▶ SUPPLIED PASSAGE:
· · · · · · ·

Dave Finzer is a former professional American football player who played punter for two seasons for the Chicago Bears and Seattle Seahawks.  He led the NFL in punts inside the 20-yard line with 26 in 1984.  He graduated from Loyola Academy in 1978, before kicking for the University of Illinois, and then transferring to Division III DePauw University in Indiana, where he played punter and kicker.

College career
Finzer began his college career at University of Illinois, where he currently is tied for the 4th longest kick in Illini history. Finzer then transferred to DePauw University, where he continued to kick and punt. He graduated in 1982.

Professional career
In 1982, Finzer was a member of the Dallas Cowboys training camp, but did not make the team. The next season, the Chicago Bears signed him as a free agent, but he was cut once again. Finzer joined the San Diego Chargers for the 1984 preseason, before being traded to the Bears in exchange for a draft pick. He played in all 16 games for the Bears, as well as two playoff games. Against the New Orleans Saints, Finzer had a 87 yard punt, which at the top was the 5th longest in NFL history and 2nd longest in Bears history. Finzer was cut by the Bears at the end of the season for the same player that beat him out on the Chargers, Maury Buford. He then joined the Seattle Seahawks for the 1985 season, where he played in 12 games.

· · · · · · ·

▶ ENTRIES PROVIDED:

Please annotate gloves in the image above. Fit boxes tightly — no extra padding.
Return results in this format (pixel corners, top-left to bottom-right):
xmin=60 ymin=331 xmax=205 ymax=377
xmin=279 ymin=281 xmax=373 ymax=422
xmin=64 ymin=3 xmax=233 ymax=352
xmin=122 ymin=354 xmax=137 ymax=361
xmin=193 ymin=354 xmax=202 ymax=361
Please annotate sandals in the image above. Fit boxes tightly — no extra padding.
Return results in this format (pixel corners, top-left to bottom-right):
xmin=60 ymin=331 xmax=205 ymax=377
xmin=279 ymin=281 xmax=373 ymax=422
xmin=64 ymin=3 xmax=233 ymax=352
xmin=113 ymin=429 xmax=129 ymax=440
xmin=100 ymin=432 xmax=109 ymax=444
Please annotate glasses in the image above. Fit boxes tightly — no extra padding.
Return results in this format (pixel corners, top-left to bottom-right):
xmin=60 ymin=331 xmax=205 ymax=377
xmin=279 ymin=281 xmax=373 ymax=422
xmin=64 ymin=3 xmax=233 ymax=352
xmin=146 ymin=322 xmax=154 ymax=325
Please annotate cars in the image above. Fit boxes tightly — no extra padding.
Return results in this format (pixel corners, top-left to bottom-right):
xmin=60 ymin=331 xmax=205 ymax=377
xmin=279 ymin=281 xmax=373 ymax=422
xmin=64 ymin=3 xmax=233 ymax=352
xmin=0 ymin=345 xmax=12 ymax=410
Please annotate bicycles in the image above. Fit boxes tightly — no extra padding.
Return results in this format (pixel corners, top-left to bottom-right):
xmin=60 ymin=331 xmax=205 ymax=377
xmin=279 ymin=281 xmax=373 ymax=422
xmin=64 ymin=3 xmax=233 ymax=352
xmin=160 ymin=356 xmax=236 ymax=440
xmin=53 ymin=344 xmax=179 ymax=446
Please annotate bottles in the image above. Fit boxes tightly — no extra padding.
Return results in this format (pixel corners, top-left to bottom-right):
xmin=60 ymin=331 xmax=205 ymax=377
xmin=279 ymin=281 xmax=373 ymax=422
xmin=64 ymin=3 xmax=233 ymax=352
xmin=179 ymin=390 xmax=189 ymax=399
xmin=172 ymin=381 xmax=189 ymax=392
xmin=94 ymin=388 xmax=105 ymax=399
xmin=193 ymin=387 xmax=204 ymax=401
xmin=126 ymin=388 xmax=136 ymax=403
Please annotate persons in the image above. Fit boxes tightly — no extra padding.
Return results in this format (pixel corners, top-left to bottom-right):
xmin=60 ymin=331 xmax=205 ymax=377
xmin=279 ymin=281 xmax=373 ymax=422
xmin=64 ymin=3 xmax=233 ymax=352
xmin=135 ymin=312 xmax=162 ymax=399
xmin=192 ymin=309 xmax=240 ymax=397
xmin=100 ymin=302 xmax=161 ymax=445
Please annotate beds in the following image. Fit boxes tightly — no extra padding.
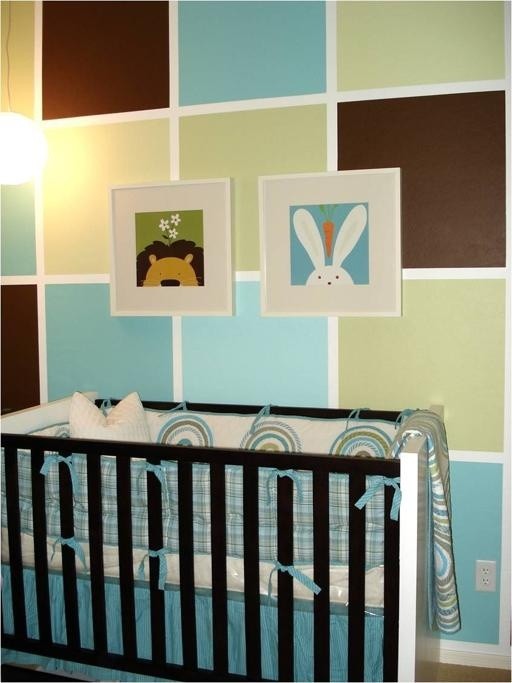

· · · · · · ·

▶ TASK DETAILS: Reproduce the entire passage about Dave Finzer word for word, including its section headers. The entries have nothing to do with the passage about Dave Finzer.

▶ PROBLEM SOLUTION:
Dave Finzer is a former professional American football player who played punter for two seasons for the Chicago Bears and Seattle Seahawks.  He led the NFL in punts inside the 20-yard line with 26 in 1984.  He graduated from Loyola Academy in 1978, before kicking for the University of Illinois, and then transferring to Division III DePauw University in Indiana, where he played punter and kicker.

College career
Finzer began his college career at University of Illinois, where he currently is tied for the 4th longest kick in Illini history. Finzer then transferred to DePauw University, where he continued to kick and punt. He graduated in 1982.

Professional career
In 1982, Finzer was a member of the Dallas Cowboys training camp, but did not make the team. The next season, the Chicago Bears signed him as a free agent, but he was cut once again. Finzer joined the San Diego Chargers for the 1984 preseason, before being traded to the Bears in exchange for a draft pick. He played in all 16 games for the Bears, as well as two playoff games. Against the New Orleans Saints, Finzer had a 87 yard punt, which at the top was the 5th longest in NFL history and 2nd longest in Bears history. Finzer was cut by the Bears at the end of the season for the same player that beat him out on the Chargers, Maury Buford. He then joined the Seattle Seahawks for the 1985 season, where he played in 12 games.